BEGIN Data for the task
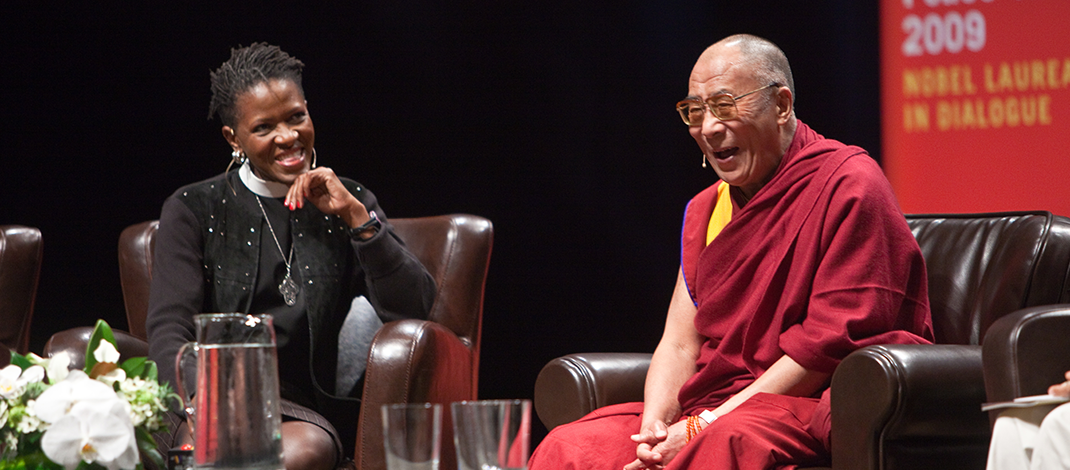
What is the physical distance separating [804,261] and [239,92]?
1254mm

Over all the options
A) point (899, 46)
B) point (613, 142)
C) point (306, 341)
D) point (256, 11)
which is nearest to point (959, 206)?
point (899, 46)

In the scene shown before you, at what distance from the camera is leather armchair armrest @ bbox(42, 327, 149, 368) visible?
2133 mm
END Data for the task
Written request
Could you give every line of the rows above as a numbered list, with the blank lines and the pictures left out?

Solution to the exercise
1. What is the physical distance separating [804,261] and [239,92]?
2. 1254mm
3. Over all the options
4. A) point (899, 46)
5. B) point (613, 142)
6. C) point (306, 341)
7. D) point (256, 11)
8. which is nearest to point (959, 206)?
9. point (899, 46)
10. In the scene shown before you, at what distance from the camera is leather armchair armrest @ bbox(42, 327, 149, 368) visible?
11. 2133 mm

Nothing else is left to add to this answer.